Sir Paul’s first recorded effort at ’serious’ composing (as if composing hundreds of popular songs was not serious for goodness sake) was his 1991 Liverpool Oratorio which I remember as a tremendously moving piece of work that quite naturally showed the influence of Elgar (who made the oratorio his own in the early 20th century), but to my ears much more that of Vaughan Williams, Arnold Bax, plus a good helping of John Tavener and Malcolm Arnold, who were, and are, masters of assimilation, as is McCartney - you only have to listen to Sgt Pepper, the early Wings recordings, and some recent solo McCartney, to understand what I’m getting at; and without assimilation art, any art, cannot move ahead, cannot be creative.

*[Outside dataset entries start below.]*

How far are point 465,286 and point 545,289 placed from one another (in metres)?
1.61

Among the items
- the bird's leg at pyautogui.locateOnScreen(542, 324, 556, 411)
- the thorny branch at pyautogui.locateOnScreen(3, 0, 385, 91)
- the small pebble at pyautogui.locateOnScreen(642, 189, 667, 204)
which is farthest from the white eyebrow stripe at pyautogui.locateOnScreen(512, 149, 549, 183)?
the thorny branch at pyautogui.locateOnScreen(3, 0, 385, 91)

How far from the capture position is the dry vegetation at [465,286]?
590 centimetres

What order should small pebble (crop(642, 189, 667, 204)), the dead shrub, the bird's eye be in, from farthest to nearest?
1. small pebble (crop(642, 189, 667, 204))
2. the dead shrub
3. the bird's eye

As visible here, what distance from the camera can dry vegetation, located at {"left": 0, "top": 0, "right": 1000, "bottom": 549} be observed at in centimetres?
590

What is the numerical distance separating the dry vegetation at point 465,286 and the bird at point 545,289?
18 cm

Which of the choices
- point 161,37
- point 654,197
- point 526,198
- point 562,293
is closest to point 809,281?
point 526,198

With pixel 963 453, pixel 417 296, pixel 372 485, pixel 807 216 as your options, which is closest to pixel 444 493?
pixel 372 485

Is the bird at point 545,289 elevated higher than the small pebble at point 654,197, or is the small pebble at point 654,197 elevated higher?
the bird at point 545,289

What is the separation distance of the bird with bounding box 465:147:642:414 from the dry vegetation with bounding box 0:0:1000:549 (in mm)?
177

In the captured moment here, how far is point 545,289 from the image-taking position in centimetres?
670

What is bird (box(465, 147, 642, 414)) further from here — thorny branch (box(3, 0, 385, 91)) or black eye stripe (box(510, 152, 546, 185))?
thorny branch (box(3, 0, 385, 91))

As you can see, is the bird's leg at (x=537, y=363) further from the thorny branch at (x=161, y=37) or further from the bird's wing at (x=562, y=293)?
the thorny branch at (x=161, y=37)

And it’s the same with Standing Stone, McCartney’s first real stab at a symphonic piece. It worked in October 1997 when it was premiered and released, and it worked last night when, with Hilary, I listened to it again.
This is what McCartney has to say about Standing Stone in the liner notes to the CD…
” I’ve spent much of the last four years composing what has now become my second large-scale classical work, the symphonic poem Standing Stone. Unlike the Liverpool Oratorio which features prominent roles for four solo singers, Standing Stone relies entirely on colours and effects drawn from the orchestral and choral forces. With no soloists to propel the “story” and to help keep me on track throughout the writing of about 75 minutes of music I wrote a poem in which I try to describe the way Celtic man might have wondered about the origins of life and the mystery of human existence…”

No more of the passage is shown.